> Supplied passage
______
Further communication took place after the minister had made his decision in principle to close the school. In July 1998, the Mokai school board was asked, as required by s154 Education Act 1989, to provide any argument as to why the school should remain open. The board presented its response in writing and in person. Noting the board’s arguments that there had been improvements at the school, the minister then asked for clarification and, in March 1999, ministry staff attended a hui at the school to receive the board’s reply. In the same month, the ministry briefed the minister, including information about the nearest alternative school and the nearest bilingual provider for each pupil at Mokai Primary School.

Crown counsel submitted that it was "inevitable" that in a situation where a community did not want a school to close, "the school, staff, board and community would be unwilling to engage in a process which could have an outcome which they were not prepared to consider, namely closure". However, particularly in light of the board’s unwillingness to discuss the matter, the ministry had done as much as could be reasonably done to consult over the closure of the school and the consultation undertaken by the ministry under s154 satisfied Treaty requirements for consultation developed by the Court of Appeal.

Treaty arguments of the parties

The claimants asserted that the Crown’s right of governance is qualified by the responsibilities that flow from the Treaty partnership and that, in this particular case, the Crown had not taken proper account of those responsibilities in its dealings with the Mokai school community. By invoking this Treaty principle, the claimants asserted that the Mokai school community was a Mäori community exercising tino rangatiratanga (or, as the claimants put it, Mokai identity and autonomy, or Mokaitanga) and could therefore expect the Crown, exercising kawanatanga, to take reasonable steps to respect and protect its interests. Relying on comments from the Lands case [1987] 1 NZLR 641, the claimants contended that the Treaty principle of partnership required "the Treaty partners to act reasonably and in good faith towards one another" and that this principle provided the standard by which the ministry’s consultation regarding the closure of Mokai school was to be tested.
______
(Source data)
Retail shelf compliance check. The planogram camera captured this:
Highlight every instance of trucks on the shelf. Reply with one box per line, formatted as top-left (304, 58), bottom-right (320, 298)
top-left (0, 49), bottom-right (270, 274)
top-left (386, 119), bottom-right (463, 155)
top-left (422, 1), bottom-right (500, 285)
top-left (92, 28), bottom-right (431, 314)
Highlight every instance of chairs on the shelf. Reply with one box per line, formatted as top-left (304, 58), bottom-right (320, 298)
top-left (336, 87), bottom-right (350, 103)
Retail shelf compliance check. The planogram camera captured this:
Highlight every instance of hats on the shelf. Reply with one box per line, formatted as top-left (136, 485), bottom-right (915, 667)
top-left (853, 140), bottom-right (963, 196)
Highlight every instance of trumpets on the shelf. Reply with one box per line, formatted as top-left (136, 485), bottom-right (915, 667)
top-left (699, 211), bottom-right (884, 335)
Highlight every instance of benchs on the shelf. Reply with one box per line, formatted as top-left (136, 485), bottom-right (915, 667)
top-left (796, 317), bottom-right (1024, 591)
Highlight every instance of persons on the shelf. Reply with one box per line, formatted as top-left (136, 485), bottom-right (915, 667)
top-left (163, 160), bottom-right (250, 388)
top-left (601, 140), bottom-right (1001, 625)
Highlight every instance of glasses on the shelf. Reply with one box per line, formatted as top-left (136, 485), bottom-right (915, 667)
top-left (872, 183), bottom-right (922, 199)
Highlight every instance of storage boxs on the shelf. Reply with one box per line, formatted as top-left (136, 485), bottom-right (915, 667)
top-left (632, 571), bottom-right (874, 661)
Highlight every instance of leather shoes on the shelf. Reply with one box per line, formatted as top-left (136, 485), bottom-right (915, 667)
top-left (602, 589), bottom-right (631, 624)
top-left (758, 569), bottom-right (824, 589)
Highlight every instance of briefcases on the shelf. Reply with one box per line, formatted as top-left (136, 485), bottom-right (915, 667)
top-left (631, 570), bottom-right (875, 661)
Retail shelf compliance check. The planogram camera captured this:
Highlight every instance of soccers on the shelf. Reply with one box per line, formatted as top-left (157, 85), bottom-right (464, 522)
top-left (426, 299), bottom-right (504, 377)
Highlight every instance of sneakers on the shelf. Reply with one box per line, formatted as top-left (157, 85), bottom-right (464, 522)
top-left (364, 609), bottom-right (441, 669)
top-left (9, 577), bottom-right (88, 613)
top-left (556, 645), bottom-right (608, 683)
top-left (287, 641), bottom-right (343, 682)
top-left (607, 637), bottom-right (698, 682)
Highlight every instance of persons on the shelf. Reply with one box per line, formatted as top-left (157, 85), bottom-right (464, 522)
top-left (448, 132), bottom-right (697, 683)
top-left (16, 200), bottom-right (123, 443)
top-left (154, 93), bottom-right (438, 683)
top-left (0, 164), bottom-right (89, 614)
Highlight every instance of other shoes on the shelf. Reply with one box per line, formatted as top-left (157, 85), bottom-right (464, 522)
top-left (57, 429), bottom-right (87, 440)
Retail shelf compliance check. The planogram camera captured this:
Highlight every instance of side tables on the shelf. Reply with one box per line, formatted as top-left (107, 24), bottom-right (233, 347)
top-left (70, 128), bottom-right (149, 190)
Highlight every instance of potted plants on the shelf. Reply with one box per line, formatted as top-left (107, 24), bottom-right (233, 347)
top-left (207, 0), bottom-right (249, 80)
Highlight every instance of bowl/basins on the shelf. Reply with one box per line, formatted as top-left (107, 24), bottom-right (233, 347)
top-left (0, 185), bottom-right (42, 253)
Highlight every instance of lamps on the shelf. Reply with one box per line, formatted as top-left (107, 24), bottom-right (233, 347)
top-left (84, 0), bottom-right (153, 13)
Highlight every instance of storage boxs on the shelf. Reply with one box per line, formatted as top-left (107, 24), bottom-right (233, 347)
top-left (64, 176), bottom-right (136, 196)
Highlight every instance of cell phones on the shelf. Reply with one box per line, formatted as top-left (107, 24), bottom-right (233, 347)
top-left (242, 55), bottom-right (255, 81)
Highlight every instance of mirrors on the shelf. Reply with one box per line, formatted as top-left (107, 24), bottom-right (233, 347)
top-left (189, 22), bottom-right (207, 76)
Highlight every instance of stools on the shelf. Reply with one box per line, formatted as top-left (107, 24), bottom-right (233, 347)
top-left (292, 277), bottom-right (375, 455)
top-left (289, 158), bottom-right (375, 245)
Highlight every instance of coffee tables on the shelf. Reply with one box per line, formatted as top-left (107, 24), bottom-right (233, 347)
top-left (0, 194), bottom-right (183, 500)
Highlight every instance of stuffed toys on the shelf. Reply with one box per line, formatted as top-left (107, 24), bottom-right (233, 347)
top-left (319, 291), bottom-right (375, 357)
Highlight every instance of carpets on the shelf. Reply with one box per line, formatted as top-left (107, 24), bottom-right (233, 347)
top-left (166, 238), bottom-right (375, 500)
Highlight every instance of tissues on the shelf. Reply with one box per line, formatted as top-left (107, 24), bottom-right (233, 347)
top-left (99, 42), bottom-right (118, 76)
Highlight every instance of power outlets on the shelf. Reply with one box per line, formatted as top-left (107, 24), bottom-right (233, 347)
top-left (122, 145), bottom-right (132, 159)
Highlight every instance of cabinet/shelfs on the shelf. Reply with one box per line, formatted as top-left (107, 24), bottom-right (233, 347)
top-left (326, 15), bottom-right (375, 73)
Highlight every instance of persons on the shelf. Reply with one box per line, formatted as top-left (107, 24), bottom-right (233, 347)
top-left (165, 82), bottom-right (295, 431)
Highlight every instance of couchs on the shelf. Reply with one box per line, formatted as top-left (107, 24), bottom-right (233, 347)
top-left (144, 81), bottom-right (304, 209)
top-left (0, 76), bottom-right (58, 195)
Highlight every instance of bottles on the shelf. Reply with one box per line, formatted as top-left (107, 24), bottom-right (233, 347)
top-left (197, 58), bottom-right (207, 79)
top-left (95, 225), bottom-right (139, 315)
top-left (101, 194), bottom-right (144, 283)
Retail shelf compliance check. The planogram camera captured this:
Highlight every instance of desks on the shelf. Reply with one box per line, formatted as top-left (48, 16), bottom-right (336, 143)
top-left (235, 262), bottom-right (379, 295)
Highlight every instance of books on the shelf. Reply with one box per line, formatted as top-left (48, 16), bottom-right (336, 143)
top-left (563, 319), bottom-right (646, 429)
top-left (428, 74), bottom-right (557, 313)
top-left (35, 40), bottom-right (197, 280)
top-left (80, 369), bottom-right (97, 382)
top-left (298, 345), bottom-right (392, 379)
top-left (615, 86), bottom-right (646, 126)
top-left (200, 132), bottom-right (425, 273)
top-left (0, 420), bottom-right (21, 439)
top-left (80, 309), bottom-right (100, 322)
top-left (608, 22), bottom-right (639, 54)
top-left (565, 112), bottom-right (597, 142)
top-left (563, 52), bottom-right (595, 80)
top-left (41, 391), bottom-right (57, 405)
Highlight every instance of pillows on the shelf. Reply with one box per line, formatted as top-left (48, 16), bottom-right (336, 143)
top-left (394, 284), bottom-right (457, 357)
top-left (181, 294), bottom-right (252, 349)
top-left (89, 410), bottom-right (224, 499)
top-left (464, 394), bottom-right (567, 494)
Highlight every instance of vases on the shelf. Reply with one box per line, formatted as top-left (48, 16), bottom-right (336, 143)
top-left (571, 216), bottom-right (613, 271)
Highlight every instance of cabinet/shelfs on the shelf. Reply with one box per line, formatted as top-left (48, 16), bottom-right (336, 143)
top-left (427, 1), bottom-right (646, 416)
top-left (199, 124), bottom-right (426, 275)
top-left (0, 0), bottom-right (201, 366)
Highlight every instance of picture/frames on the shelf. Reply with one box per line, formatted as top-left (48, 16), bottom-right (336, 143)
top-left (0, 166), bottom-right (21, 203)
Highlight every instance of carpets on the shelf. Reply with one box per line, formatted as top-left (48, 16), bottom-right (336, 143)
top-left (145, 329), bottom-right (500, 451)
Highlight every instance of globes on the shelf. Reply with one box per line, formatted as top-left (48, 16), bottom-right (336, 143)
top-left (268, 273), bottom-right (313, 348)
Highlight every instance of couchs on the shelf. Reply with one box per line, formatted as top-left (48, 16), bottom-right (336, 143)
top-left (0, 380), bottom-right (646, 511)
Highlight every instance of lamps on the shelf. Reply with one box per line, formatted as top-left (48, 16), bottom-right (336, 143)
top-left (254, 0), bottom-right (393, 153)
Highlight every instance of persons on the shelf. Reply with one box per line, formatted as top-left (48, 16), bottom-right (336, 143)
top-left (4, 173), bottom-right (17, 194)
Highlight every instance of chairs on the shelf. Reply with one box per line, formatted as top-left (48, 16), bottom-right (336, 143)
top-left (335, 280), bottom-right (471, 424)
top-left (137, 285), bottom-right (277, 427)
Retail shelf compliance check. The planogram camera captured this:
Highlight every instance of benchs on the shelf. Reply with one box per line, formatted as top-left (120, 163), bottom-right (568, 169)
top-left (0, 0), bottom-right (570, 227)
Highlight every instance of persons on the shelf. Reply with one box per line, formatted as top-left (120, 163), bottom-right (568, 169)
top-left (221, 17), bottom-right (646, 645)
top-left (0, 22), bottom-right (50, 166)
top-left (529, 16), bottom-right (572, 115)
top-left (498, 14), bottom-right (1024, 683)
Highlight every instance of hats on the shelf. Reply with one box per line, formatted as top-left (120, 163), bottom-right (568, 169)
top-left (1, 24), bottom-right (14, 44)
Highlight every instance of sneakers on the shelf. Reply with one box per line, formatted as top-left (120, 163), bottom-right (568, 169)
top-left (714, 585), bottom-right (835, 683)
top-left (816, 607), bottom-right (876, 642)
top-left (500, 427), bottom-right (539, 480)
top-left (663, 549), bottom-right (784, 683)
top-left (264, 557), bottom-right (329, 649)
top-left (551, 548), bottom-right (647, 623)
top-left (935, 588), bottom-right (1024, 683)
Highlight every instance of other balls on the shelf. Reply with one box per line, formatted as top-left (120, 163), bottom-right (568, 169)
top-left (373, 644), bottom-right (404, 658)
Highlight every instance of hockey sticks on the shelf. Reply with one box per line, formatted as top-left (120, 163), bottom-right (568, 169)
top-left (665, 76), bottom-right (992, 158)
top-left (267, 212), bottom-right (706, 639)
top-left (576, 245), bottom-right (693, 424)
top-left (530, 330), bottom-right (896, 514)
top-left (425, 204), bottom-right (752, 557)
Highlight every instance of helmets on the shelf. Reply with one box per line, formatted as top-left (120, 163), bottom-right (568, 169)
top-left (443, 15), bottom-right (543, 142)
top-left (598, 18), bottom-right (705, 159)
______
Write out the part of the passage on the Mokai school closure starting at "Crown counsel submitted" and ending at "Court of Appeal.".

> Written reply
Crown counsel submitted that it was "inevitable" that in a situation where a community did not want a school to close, "the school, staff, board and community would be unwilling to engage in a process which could have an outcome which they were not prepared to consider, namely closure". However, particularly in light of the board’s unwillingness to discuss the matter, the ministry had done as much as could be reasonably done to consult over the closure of the school and the consultation undertaken by the ministry under s154 satisfied Treaty requirements for consultation developed by the Court of Appeal.